A former loyalist paramilitary has warned that Brexit tensions in the North could soon lead to “active, orchestrated loyalist violence.”
In a special report for The Pat Kenny Show this morning, Newstalk reporter Barry Whyte spoke to members of the unionist community about the ongoing tensions over the Northern Ireland Protocol.
The protocol, which keeps the North in the EU single market for goods, is included in the Brexit Withdrawal Agreement to prevent the return of a hard border in Ireland.
The former paramilitary told Barry that young loyalists are gathering information on people they view as “legitimate targets” – including members of Northern Irish political parties and the Irish Government.
“Unless something major changes in weeks or possibly months, I could see violence,” he said.
“It might start off low-key. It could be interface violence or rioting between teenagers but if this continues on this path, you are going to see active, orchestrated loyalist violence.
“I know, at the minute, there are discussions – there are young loyalists involved using encrypted messaging apps talking to each other.
“People starting to gather intelligence, addresses and car registration numbers of people they would regard as legitimate targets.”
Why are unionists and loyalists so angry about the Northern Ireland protocol?
I’ve been finding out.... https://t.co/pVIR97kEAW
— Barry Whyte (@BarryWhyte85) February 26, 2021
He said potential targets could include anyone involved in agreeing or maintaining the protocol – including, “anyone involved in Sinn Féin, the SDLP, the Alliance party and the Irish Government.”
“Leo Varadkar, I would not advise him to come to Northern Ireland without some kind of security,” he said.
“He is a hate figure here now because of the constant threats he was making about, if you put any kind of hard border between Northern Ireland and the Republic, you are bringing back IRA violence.
“Loyalists are looking at that now saying, if Leo Varadkar can make those kinds of threats, why can’t we do the same in order for us to get our way?

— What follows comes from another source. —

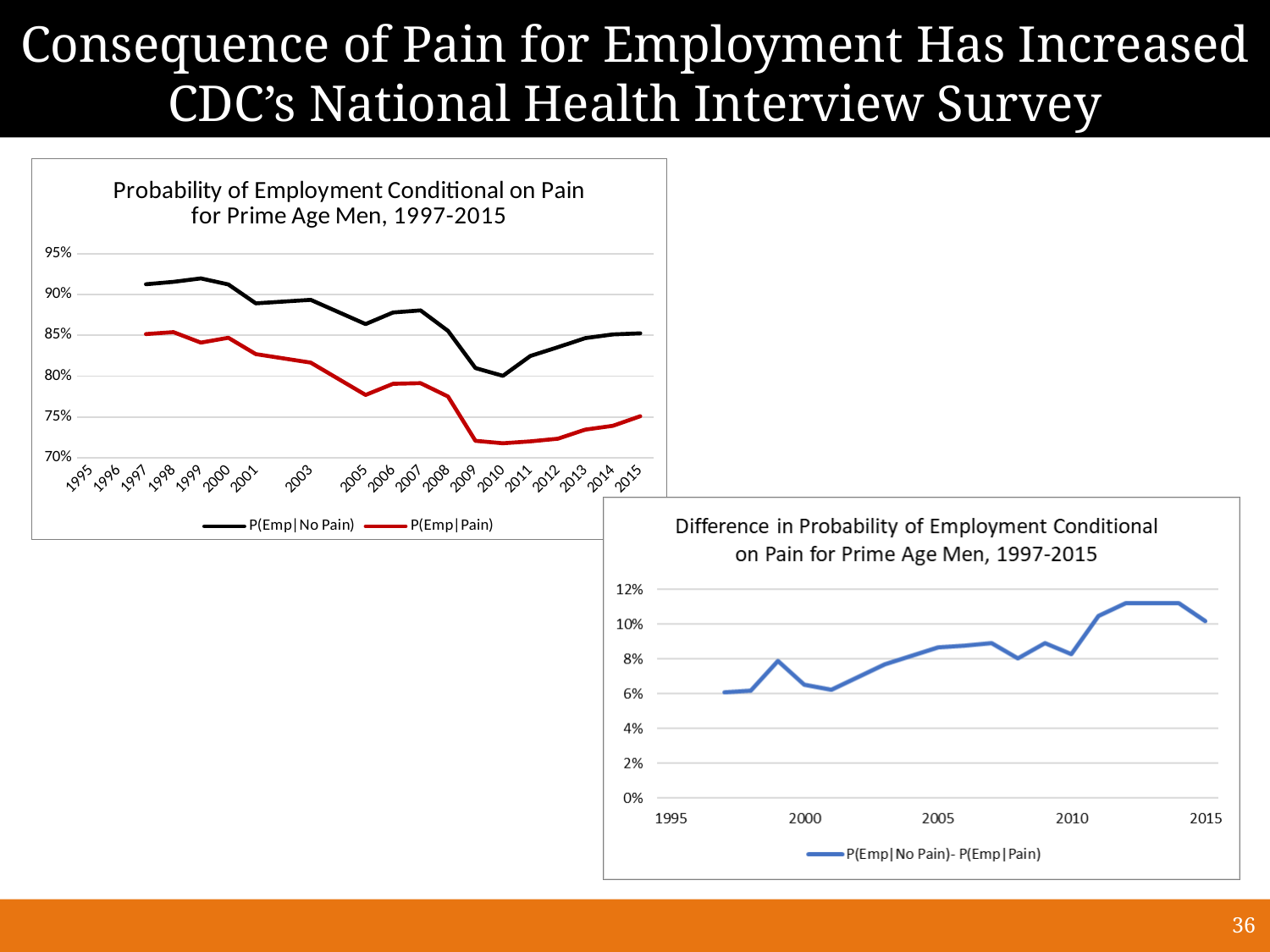
In the left chart, is the value of P(Emp|No Pain) in 2015 greater or less than 80%? greater In the left chart, what colour is the P(Emp|Pain) line? Red In the right chart, does the difference in probability of employment overall rise or fall from 1997 to 2015? rise What is the legend label of the series in the right chart? P(Emp|No Pain)- P(Emp|Pain) In the left chart, is the value of P(Emp|No Pain) in 1997 greater or less than 90%? greater How many series does the legend of the left chart list? 2 In the right chart, is the value in 2012 greater or less than 10%? greater In the left chart, which series is higher in 2005, P(Emp|No Pain) or P(Emp|Pain)? P(Emp|No Pain) How many series does the legend of the right chart, 'Difference in Probability of Employment Conditional on Pain', list? 1 What kind of chart is the left chart, 'Probability of Employment Conditional on Pain for Prime Age Men, 1997-2015'? Line chart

“So, there are plenty of targets. We have even seen threats against border post staff. Even if some of those people live in Loyalist areas, they are implementing this Irish Sea border so they are making themselves targets.
"There is no brinksmanship here as far as loyalists are concerned. If we continue down this path, there is going to be violence in Northern Ireland. 100%.”
The Tánaiste has never made any violent threats of any kind; however, in October 2018, he warned that any hard border in Ireland could become a target for violent paramilitaries.
At the time he showed fellow EU leaders a newspaper clipping which reported on an IRA bombing at a Newry Customs Office in which nine people were killed and six people were injured.
Tensions over the protocol came to a head earlier this month when physical checks on food and animal products were suspended at Belfast and Larne ports due to an “upsurge in sinister and menacing behaviour.”
The PSNI later said there was no evidence of ‘credible threats’ against any port workers.
Could there be a return of Loyalist violence if the Irish Sea border isn’t scrapped?
— Barry Whyte (@BarryWhyte85) February 25, 2021
The CEO of Cooperation Ireland, former PSNI Assistant Chief Constable Peter Sheridan told Barry that anger and graffiti is one thing, but we should not assume it will lead to terrorism.
“Sometimes, when we talk about violence on this island, the spectre of bombs and bullets looms large rather than, in other places, where people protest or put posters up lampposts,” he said.
“The graffiti does not seem to be organised graffiti. There are always going to be people who will react themselves and take actions themselves but we can’t minimise the fact that some people will feel threatened by it.
“But, as I understand it at the minute, both from people in the loyalist community and unionist community, people are not considering violence in terms of what we would have known as violence in this community.”